● **Material for the task**:
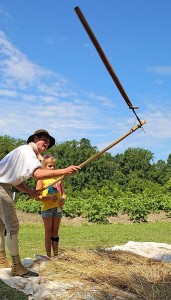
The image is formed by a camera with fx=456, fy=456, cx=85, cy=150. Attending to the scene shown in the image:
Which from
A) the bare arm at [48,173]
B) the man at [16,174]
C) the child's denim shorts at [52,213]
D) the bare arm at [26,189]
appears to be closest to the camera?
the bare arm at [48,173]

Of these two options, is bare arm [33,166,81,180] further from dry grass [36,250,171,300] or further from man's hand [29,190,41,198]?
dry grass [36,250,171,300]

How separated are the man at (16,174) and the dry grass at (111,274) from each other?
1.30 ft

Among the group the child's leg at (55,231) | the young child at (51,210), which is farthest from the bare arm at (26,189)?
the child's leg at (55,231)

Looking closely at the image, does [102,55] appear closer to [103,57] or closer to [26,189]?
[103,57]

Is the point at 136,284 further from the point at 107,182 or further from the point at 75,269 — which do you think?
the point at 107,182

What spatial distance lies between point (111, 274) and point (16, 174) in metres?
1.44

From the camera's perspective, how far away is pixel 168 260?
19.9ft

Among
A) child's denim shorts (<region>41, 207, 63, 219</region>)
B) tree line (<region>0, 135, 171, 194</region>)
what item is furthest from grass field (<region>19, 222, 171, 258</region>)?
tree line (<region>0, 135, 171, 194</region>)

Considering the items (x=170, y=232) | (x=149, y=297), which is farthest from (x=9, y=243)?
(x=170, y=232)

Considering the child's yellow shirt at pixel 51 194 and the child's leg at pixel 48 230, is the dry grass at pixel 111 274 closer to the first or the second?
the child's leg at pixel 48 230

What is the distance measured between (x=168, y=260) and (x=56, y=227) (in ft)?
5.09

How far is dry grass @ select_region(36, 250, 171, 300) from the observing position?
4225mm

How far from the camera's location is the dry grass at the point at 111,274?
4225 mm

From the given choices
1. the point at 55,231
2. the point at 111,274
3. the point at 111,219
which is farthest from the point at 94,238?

● **Direction**: Return all of the material above word for word, leaving out the pictures.

● **Reply to the exercise**:
The image is formed by a camera with fx=456, fy=456, cx=85, cy=150. Attending to the scene shown in the image:
Which from
A) the bare arm at [48,173]
B) the man at [16,174]
C) the child's denim shorts at [52,213]
D) the bare arm at [26,189]
appears to be closest to the camera?
the bare arm at [48,173]

Of these two options, is bare arm [33,166,81,180] further from dry grass [36,250,171,300] or further from man's hand [29,190,41,198]?
dry grass [36,250,171,300]

How separated are the man at (16,174) and the dry grass at (111,274) from each other?
1.30 ft

Among the group the child's leg at (55,231) | the young child at (51,210), which is farthest from the bare arm at (26,189)?
the child's leg at (55,231)

Looking closely at the image, does [102,55] appear closer to [103,57] or closer to [26,189]?
[103,57]

Is the point at 136,284 further from the point at 107,182 or further from the point at 75,269 — which do you think?
the point at 107,182

What spatial distance lies between point (111, 274) and point (16, 174) in metres?
1.44

From the camera's perspective, how far away is pixel 168 260?
19.9ft

Among
A) child's denim shorts (<region>41, 207, 63, 219</region>)
B) tree line (<region>0, 135, 171, 194</region>)
what item is furthest from grass field (<region>19, 222, 171, 258</region>)?
tree line (<region>0, 135, 171, 194</region>)

Considering the items (x=170, y=232) | (x=149, y=297), which is farthest from (x=9, y=243)?
(x=170, y=232)

Considering the child's yellow shirt at pixel 51 194 and the child's leg at pixel 48 230, is the dry grass at pixel 111 274 closer to the first or the second?
the child's leg at pixel 48 230

What is the distance measured between (x=168, y=260) and (x=56, y=227) (in ft)?
5.09

How far is dry grass @ select_region(36, 250, 171, 300) from the observing position?
4225mm

How far from the camera's location is the dry grass at the point at 111,274?
4225 mm

From the given choices
1. the point at 55,231
2. the point at 111,274
3. the point at 111,219
which is farthest from the point at 94,238?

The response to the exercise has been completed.